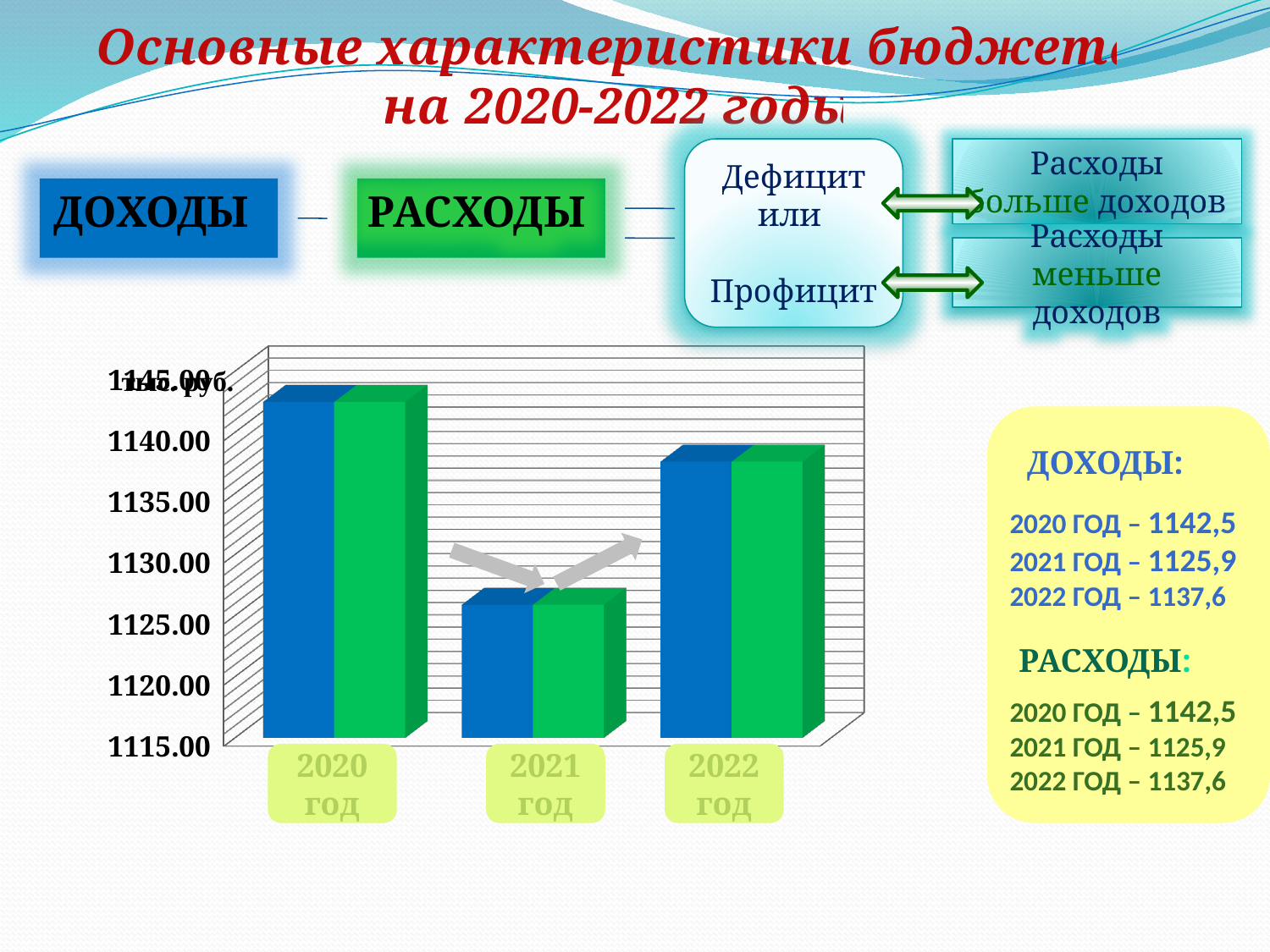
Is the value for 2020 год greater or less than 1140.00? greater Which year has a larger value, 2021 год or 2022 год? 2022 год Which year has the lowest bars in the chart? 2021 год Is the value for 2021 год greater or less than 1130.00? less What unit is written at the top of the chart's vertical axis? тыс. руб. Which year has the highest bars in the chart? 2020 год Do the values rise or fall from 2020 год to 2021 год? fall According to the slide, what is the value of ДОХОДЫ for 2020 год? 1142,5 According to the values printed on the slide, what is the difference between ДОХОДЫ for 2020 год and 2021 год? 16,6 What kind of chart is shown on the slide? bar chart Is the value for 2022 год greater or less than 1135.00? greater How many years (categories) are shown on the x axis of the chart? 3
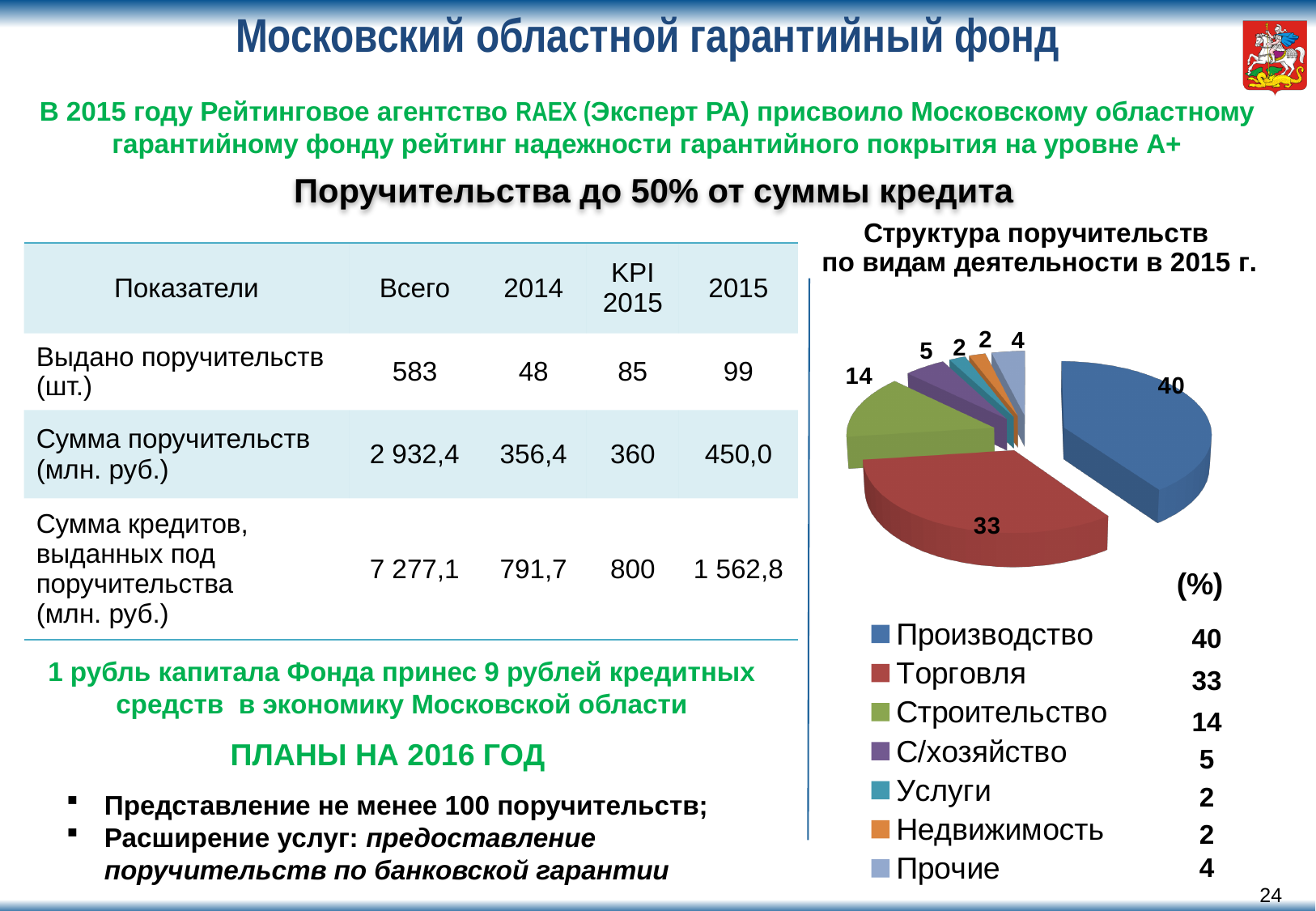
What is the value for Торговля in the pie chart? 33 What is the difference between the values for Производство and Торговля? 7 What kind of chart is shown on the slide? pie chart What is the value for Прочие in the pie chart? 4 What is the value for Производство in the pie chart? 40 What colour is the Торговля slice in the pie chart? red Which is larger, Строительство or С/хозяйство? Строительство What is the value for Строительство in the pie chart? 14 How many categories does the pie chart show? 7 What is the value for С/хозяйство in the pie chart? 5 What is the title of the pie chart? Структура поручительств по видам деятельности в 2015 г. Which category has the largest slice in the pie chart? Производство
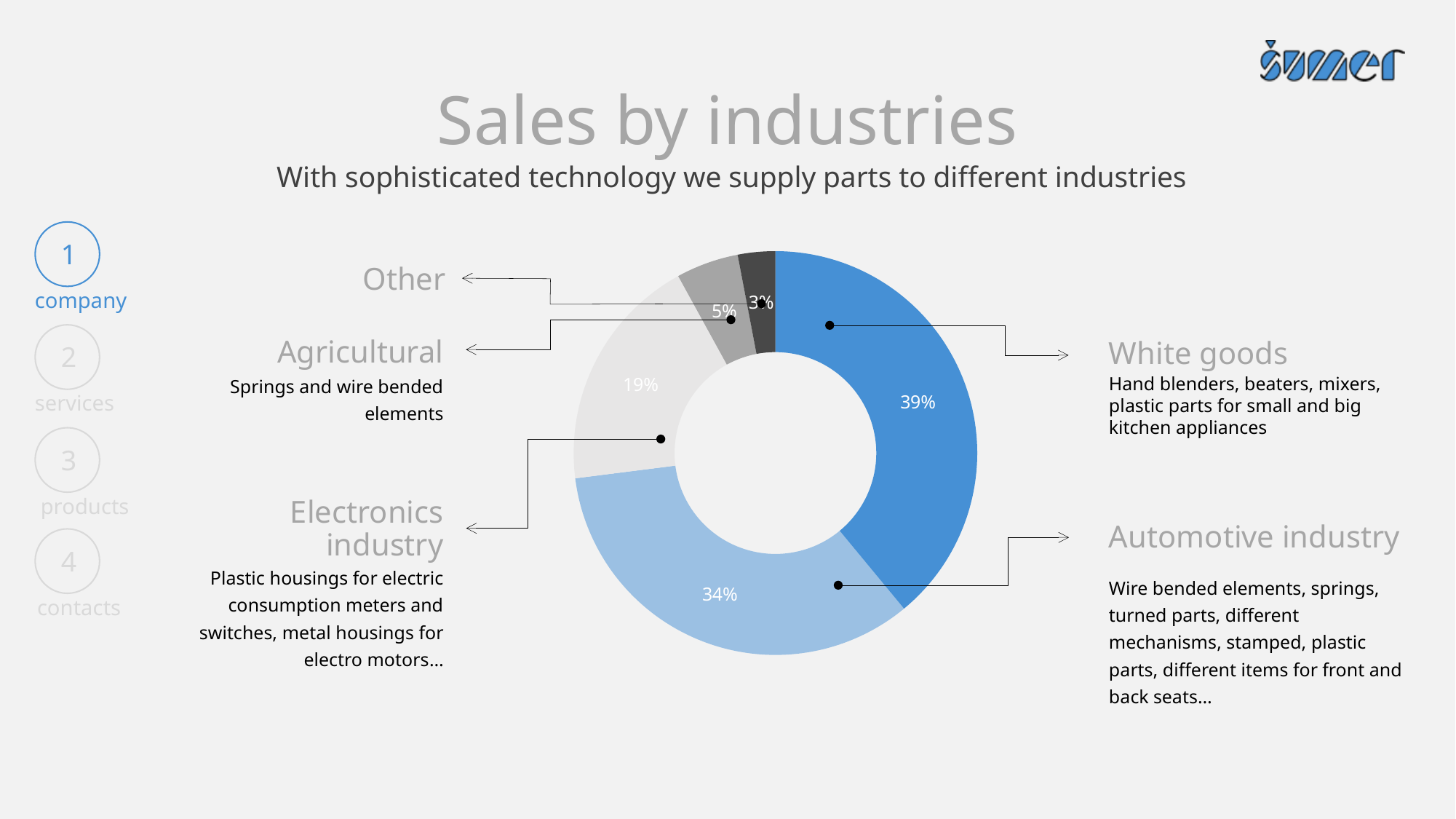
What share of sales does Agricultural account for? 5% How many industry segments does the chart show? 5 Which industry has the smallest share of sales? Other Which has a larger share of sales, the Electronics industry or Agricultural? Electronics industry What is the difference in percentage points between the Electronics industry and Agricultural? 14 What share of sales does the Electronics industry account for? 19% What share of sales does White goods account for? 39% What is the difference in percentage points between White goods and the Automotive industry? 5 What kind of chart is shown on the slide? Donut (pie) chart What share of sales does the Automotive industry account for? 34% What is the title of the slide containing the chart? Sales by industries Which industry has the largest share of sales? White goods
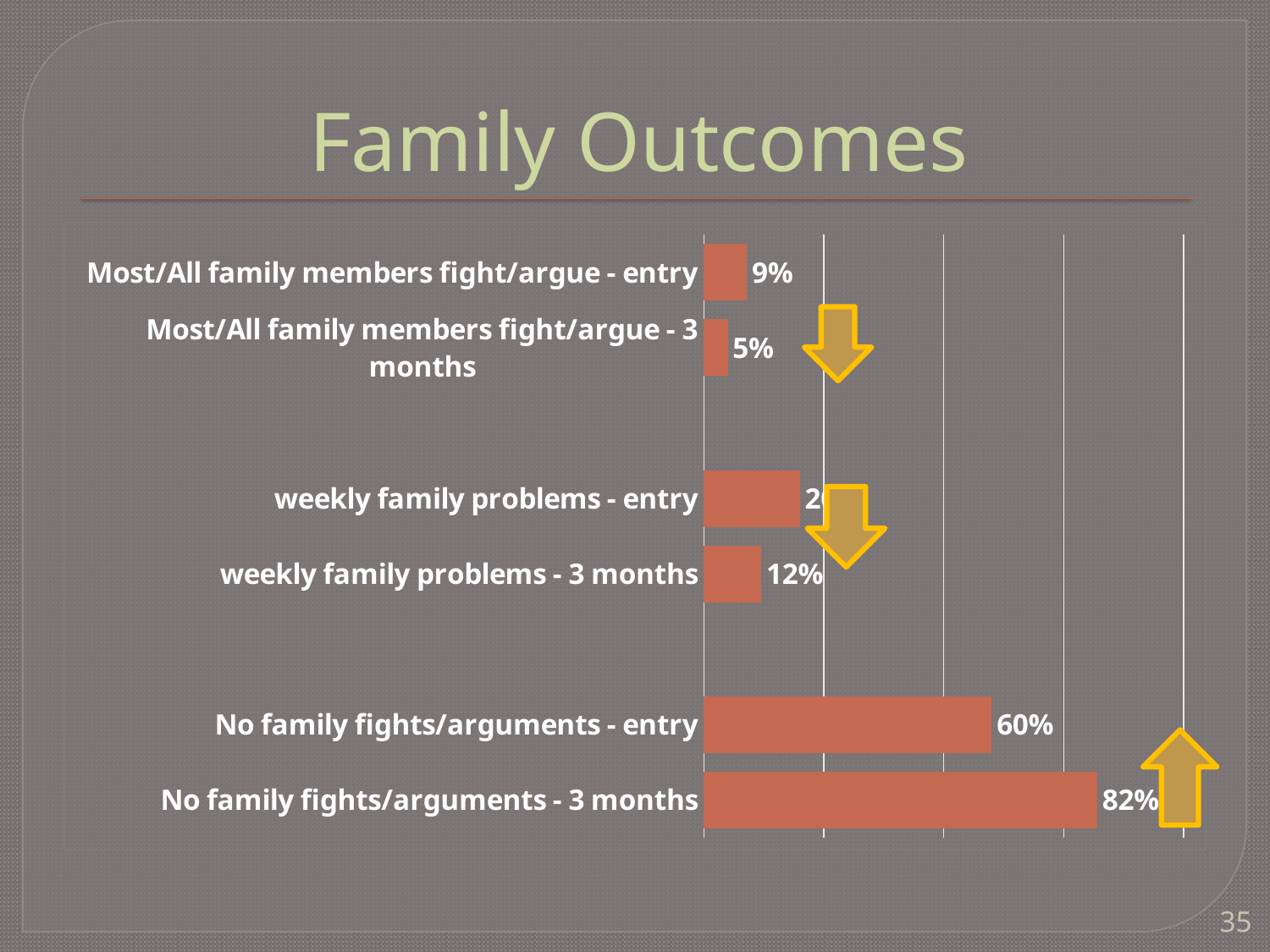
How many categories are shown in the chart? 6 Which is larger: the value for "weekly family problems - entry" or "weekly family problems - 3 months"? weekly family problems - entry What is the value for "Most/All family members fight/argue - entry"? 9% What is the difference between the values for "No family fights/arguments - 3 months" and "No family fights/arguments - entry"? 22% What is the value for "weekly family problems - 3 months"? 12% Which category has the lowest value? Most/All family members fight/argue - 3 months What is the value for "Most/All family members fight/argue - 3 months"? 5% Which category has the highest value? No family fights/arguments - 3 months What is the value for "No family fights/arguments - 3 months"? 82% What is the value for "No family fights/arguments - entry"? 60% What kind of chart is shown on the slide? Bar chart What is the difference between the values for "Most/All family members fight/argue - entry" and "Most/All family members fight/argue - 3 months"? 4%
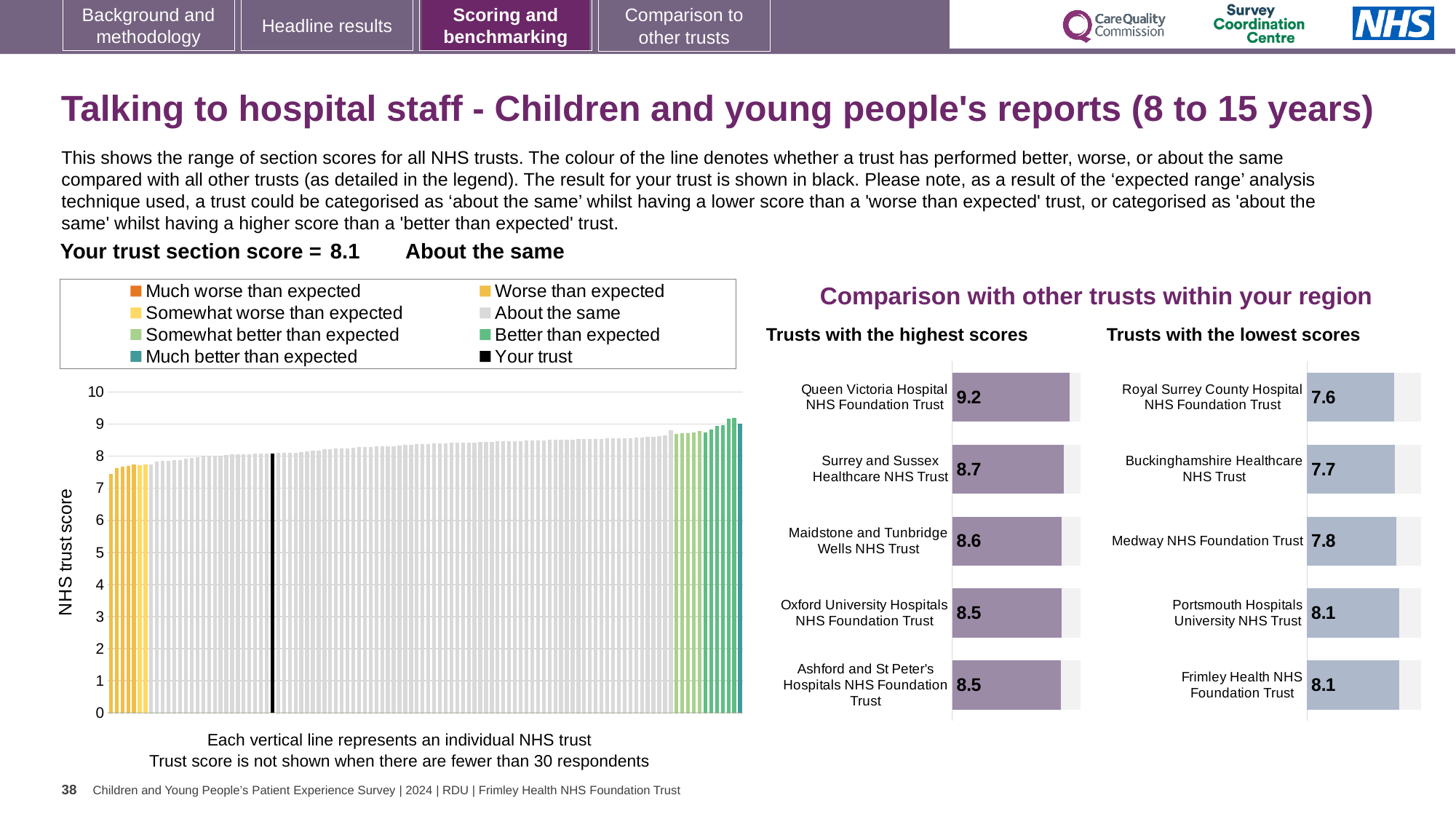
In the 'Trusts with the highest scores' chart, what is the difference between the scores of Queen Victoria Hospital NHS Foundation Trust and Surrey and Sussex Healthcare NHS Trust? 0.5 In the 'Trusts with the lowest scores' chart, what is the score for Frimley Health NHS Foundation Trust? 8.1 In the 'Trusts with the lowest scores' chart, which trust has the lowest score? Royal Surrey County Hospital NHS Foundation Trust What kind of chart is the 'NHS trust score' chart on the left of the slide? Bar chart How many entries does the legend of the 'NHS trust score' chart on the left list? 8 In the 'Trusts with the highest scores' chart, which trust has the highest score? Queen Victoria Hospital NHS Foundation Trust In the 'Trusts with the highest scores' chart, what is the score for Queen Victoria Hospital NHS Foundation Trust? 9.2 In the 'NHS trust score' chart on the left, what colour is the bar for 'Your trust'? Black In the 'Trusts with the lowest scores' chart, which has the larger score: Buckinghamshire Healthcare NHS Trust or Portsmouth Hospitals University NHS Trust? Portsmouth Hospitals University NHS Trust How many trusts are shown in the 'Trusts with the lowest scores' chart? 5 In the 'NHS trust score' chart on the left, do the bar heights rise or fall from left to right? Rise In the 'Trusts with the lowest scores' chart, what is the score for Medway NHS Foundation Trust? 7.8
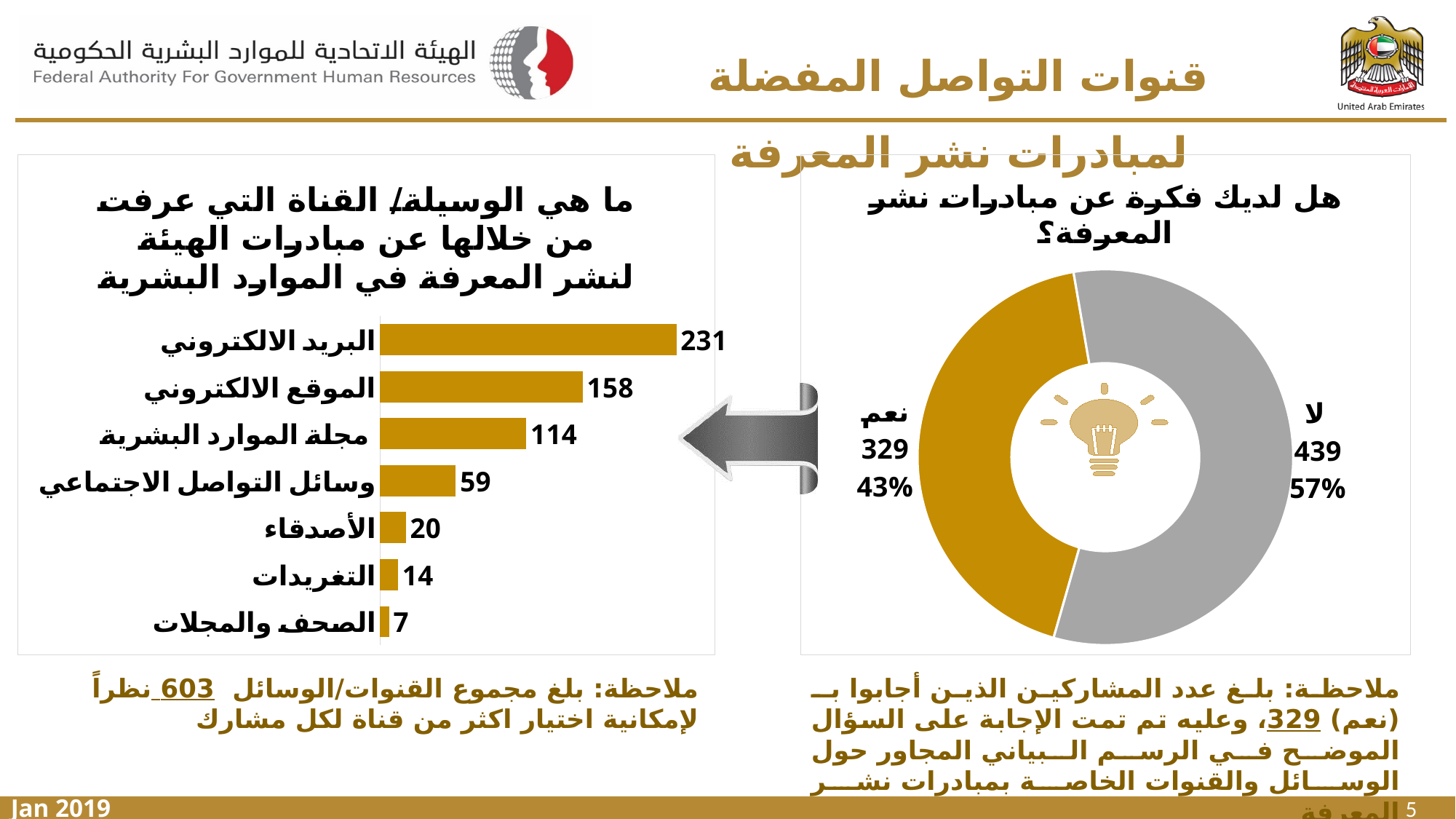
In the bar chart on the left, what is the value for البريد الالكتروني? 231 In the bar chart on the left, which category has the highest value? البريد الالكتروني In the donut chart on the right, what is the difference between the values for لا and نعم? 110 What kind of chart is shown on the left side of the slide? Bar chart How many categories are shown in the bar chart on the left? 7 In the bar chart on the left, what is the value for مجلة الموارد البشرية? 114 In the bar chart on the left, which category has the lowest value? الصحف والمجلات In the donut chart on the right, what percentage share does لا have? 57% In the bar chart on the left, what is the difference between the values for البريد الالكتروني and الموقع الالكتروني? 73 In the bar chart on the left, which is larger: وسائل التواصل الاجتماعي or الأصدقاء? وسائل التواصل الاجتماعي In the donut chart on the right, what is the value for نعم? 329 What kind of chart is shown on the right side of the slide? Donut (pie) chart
————————
Update the stretch from the first of the lines through the line containing "What is the value for Торговля" by replacing "chart" with "graph" and keeping all else unchanged. Give only those lines, and leave the pictures out of the answer.

EXERCISE OUTPUT -
Is the value for 2020 год greater or less than 1140.00? greater Which year has a larger value, 2021 год or 2022 год? 2022 год Which year has the lowest bars in the graph? 2021 год Is the value for 2021 год greater or less than 1130.00? less What unit is written at the top of the graph's vertical axis? тыс. руб. Which year has the highest bars in the graph? 2020 год Do the values rise or fall from 2020 год to 2021 год? fall According to the slide, what is the value of ДОХОДЫ for 2020 год? 1142,5 According to the values printed on the slide, what is the difference between ДОХОДЫ for 2020 год and 2021 год? 16,6 What kind of graph is shown on the slide? bar graph Is the value for 2022 год greater or less than 1135.00? greater How many years (categories) are shown on the x axis of the graph? 3
What is the value for Торговля in the pie graph? 33 What is the difference between the values for Производство and Торговля? 7 What kind of graph is shown on the slide? pie graph What is the value for Прочие in the pie graph? 4 What is the value for Производство in the pie graph? 40 What colour is the Торговля slice in the pie graph? red Which is larger, Строительство or С/хозяйство? Строительство What is the value for Строительство in the pie graph? 14 How many categories does the pie graph show? 7 What is the value for С/хозяйство in the pie graph? 5 What is the title of the pie graph? Структура поручительств по видам деятельности в 2015 г. Which category has the largest slice in the pie graph? Производство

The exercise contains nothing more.